List of Members of The National Academy of Sciences (Microbial Biology)

List Of Members Of The National Academy Of Sciences (Microbial Biology)

This list is a subsection of the List of members of the National Academy of Sciences, which includes approximately 2,000 current (not past) members and 350 foreign associates of the United States National Academy of Sciences, each of whom is affiliated with one of 31 disciplinary sections. Each person's name, primary institution, and election year are given. This list does not include deceased members.

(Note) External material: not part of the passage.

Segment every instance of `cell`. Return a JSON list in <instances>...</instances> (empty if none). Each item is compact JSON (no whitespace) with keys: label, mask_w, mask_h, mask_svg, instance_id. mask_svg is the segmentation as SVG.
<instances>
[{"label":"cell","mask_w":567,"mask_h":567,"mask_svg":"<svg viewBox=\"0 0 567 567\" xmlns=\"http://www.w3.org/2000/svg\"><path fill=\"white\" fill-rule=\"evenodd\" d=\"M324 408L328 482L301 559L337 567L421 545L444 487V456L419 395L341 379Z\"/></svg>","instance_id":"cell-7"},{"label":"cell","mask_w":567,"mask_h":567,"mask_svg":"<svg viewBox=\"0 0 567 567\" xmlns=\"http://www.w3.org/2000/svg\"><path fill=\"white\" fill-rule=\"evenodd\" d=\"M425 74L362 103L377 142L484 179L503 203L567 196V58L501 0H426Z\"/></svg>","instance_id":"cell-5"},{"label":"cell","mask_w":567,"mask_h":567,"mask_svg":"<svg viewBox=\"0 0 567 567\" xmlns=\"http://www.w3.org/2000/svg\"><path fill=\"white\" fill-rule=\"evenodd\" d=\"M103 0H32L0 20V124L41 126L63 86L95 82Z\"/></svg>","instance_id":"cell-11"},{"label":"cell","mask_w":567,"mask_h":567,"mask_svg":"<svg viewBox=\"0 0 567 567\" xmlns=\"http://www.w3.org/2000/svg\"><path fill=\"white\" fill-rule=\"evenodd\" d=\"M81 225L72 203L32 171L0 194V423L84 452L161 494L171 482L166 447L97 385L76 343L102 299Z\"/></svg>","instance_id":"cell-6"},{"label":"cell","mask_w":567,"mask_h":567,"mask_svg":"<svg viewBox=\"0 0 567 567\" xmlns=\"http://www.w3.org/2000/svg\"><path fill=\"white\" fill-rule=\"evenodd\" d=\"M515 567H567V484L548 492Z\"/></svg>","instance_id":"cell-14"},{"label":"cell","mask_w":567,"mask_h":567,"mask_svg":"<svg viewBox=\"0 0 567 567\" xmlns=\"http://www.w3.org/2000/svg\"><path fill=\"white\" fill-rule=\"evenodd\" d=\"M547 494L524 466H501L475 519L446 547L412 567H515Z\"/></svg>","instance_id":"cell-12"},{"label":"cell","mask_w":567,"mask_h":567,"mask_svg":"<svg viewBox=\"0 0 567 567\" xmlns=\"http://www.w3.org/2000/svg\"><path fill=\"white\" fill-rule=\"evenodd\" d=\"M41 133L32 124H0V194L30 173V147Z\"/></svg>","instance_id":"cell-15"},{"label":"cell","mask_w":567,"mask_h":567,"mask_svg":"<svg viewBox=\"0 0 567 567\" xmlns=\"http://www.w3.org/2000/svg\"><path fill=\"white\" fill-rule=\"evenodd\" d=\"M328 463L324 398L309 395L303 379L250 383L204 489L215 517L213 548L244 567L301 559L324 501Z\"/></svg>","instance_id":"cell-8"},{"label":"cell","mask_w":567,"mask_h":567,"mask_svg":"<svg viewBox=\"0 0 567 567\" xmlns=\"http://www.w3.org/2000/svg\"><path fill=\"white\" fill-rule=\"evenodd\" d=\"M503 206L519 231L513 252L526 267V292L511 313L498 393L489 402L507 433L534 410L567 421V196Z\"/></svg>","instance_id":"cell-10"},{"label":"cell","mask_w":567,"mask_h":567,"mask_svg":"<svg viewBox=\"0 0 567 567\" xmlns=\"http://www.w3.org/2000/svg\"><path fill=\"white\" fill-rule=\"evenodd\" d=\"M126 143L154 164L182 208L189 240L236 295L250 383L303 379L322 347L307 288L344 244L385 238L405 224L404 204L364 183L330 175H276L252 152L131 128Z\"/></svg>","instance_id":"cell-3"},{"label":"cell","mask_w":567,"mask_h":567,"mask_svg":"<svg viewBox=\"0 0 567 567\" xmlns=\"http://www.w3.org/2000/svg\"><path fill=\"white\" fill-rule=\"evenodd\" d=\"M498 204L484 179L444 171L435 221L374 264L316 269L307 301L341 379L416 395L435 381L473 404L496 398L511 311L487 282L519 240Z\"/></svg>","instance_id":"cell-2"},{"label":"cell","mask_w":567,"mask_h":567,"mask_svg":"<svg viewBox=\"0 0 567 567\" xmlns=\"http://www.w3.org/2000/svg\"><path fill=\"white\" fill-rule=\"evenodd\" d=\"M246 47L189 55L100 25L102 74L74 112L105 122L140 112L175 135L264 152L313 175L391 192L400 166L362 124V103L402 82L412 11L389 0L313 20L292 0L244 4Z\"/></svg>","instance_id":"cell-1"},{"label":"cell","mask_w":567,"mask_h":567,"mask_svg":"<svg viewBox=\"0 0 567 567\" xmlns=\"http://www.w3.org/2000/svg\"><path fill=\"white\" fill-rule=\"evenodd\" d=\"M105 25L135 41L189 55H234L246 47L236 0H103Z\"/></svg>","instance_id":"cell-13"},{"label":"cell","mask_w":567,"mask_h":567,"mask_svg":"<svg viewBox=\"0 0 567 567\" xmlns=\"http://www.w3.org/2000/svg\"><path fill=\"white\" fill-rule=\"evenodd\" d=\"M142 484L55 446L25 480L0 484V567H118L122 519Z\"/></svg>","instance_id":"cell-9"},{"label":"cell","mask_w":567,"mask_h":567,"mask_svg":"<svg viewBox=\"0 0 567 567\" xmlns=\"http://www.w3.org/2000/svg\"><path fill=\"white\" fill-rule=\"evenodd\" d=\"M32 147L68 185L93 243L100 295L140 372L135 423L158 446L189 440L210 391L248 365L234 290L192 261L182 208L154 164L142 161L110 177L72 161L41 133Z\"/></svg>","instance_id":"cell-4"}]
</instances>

Read more about List Of Members Of The National Academy Of Sciences (Microbial Biology):  Microbial Biology

Famous quotes containing the words list, members, national, academy and/or sciences:

    Do your children view themselves as successes or failures? Are they being encouraged to be inquisitive or passive? Are they afraid to challenge authority and to question assumptions? Do they feel comfortable adapting to change? Are they easily discouraged if they cannot arrive at a solution to a problem? The answers to those questions will give you a better appraisal of their education than any list of courses, grades, or test scores.
    Lawrence Kutner (20th century)

    What’s the greatest enemy of Christianity to-day? Frozen meat. In the past only members of the upper classes were thoroughly sceptical, despairing, negative. Why? Among other reasons, because they were the only people who could afford to eat too much meat. Now there’s cheap Canterbury lamb and Argentine chilled beef. Even the poor can afford to poison themselves into complete scepticism and despair.
    Aldous Huxley (1894–1963)

    Being a gentleman is the number one priority, the chief question integral to our national life.
    Edward Fox (b. 1934)

    The academy is not paradise. But learning is a place where paradise can be created.
    bell hooks (b. c. 1955)

    Criticism is a study by which men grow important and formidable at very small expense. The power of invention has been conferred by nature upon few, and the labour of learning those sciences which may, by mere labour, be obtained, is too great to be willingly endured; but every man can exert some judgment as he has upon the works of others; and he whom nature has made weak, and idleness keeps ignorant, may yet support his vanity by the name of critic.